Indeed, Kanazawa’s hypothesis struck us as highly unlikely, in light of the pervasiveness of general intelligence in many spheres of human functioning. Also, the logic behind Kanazawa’s hypothesis that g should be associated only with performance on evolutionarily novel problems seems to rely on the premise that individual differences in an evolved cognitive ability will be reflected in performance only on the type of problem that the ability evolved to solve. This premise overlooks the existence of exaptation, in which traits evolved for one purpose are eventually used for other purposes.
We also found his evolutionary logic debatable. Evolutionarily novel events of the kind that Kanazawa describes are rare by definition. Although rare events can have consequences for evolution if they affect sufficiently large numbers of a species, most rare events are likely to affect a small proportion of individuals, and their rarity will prevent them from exerting consistent selection pressures.
It seemed more likely to us that that mechanisms for general intelligence would have evolved in response to all situations for which a pre-existing adaptation did not produce an optimal response (also see David Geary’s important work on the evolution of general intelligence).

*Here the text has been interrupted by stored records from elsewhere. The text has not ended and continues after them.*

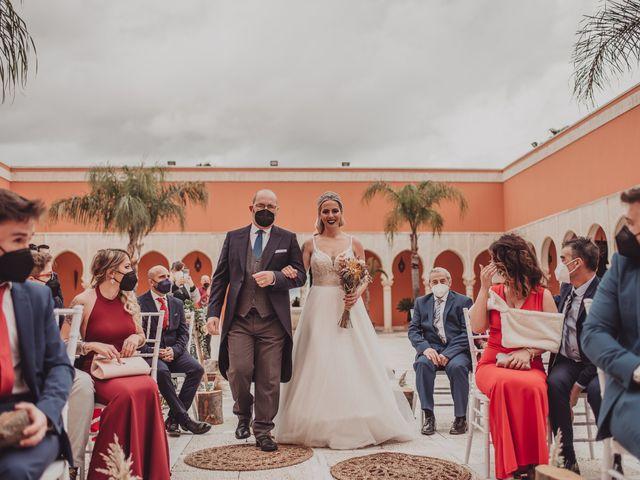 La boda de Javi y Cristina  en Sevilla, Sevilla 21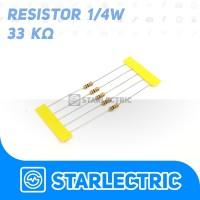 Resistor 33K 33000 33000R Ohm 1/4 W 5% 5pcs/pack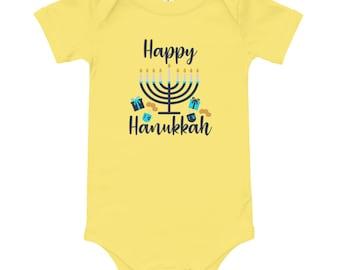 7 ate 9 Apparel Babys Dreidel Hanukkah Hoodie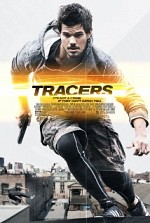 Watch Tracers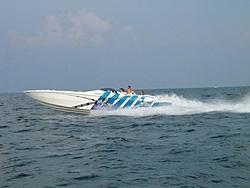 Lucky Strike - Floating Reporter-img_3006.jpg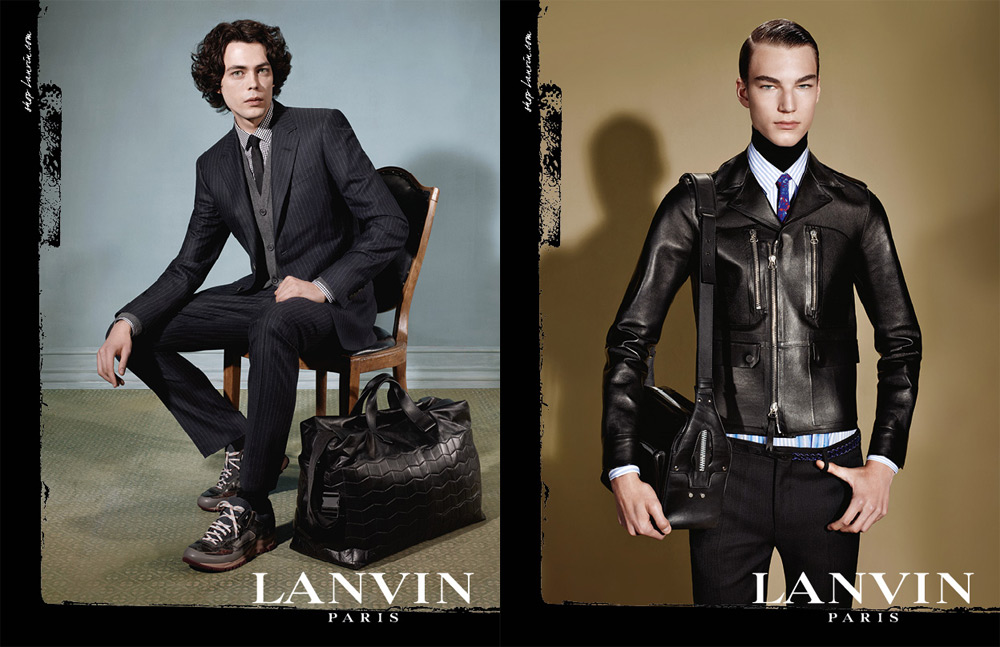 Lanvin Homme Fall 2013 Campaign with 6 Men of Diversity 2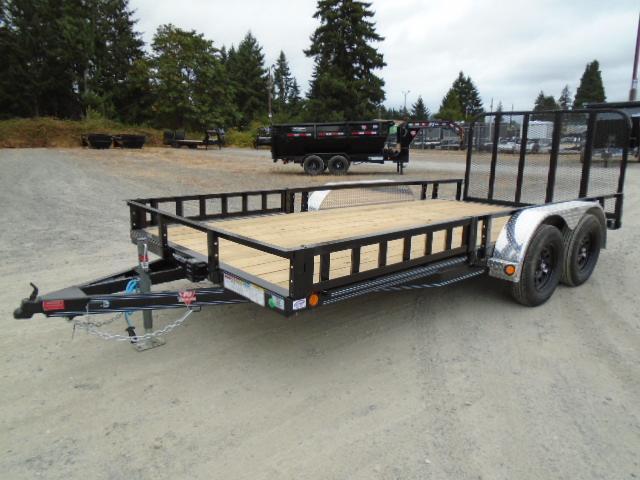 2022 PJ 7x16 7K Utility Trailer w/Side Mount ATV Ramps / Dovetail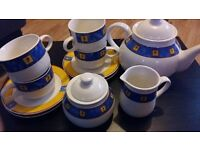 Trade Winds Tableware Tea set - Vintage collectors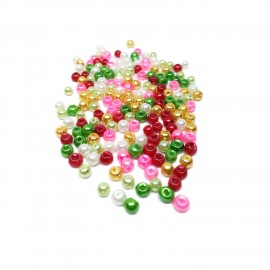 Tiny Satin Luster Glass Pearl Round Beads 4 mm - Christmas Colors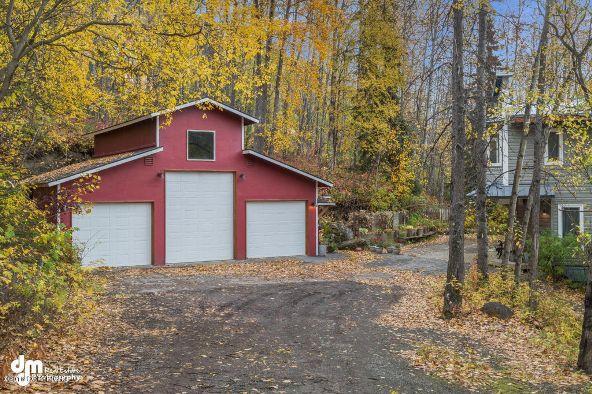 26032 Berryhill Rd., Eagle River, AK 99577 Photo 1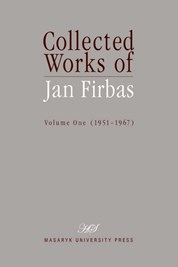Collected Works of Jan Firbas: Volume One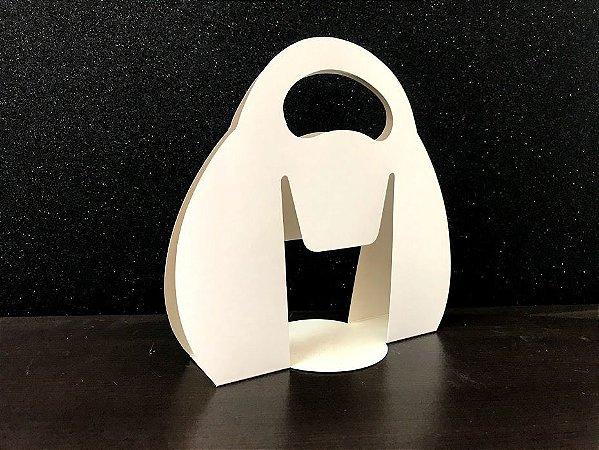 Caixa para caneca modelo Alça - sublimação  - 50 unidades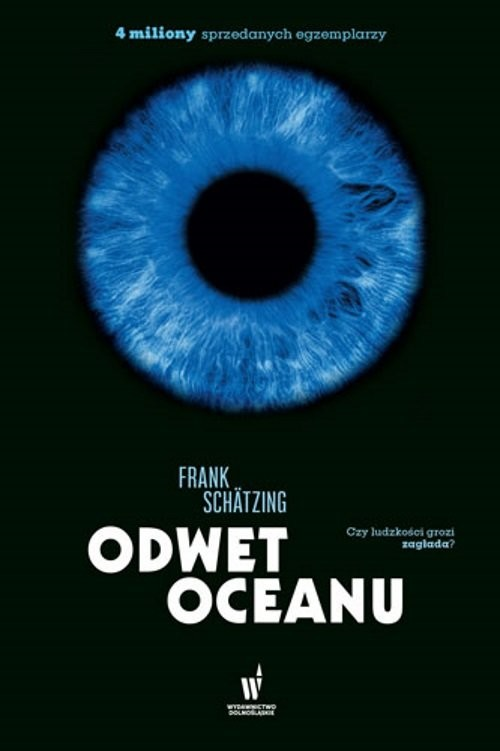 okładka Odwet oceanu, Książka | Schatzing Frank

Sure, this class of situations would include evolutionarily novel situations, but importantly it would also include evolutionarily familiar situations of sufficient complexity to interfere with the heuristic response of a dedicated cognitive module or to render its effectiveness uncertain. Thus, rare evolutionarily novel events may simply be one example of a larger class of situations, namely those that are complex and unpredictable.
Indeed, Linda Gottfredson has demonstrated the pervasiveness of g in the complexity of everyday life. Also, social group size increases and rapidly increasing cultural complexity are likely to have rendered pre-existing heuristic adaptations increasingly fallible in human ancestors, thus increasing the selection pressure on domain-general mechanisms that could logically analyze the causal structure of situations that were too complex to be to adequately processed by modular heuristics. Research has indeed shown (a) a positive correlation between expansion of the neocortex with social group size across primate species, and (b) a correlation across these species between brain size and domain general learning ability. (I must point out that it could be sensibly argued that this still shows the domain-specificity of general intelligence: it is indeed specific to a given domain (complex and unpredictable situations), but the domain is just very broad. While I acknowledge this conceptual possibility, I personally like to make a distinction between processes that affect a very large part of the system and those that are much more narrow to specific content).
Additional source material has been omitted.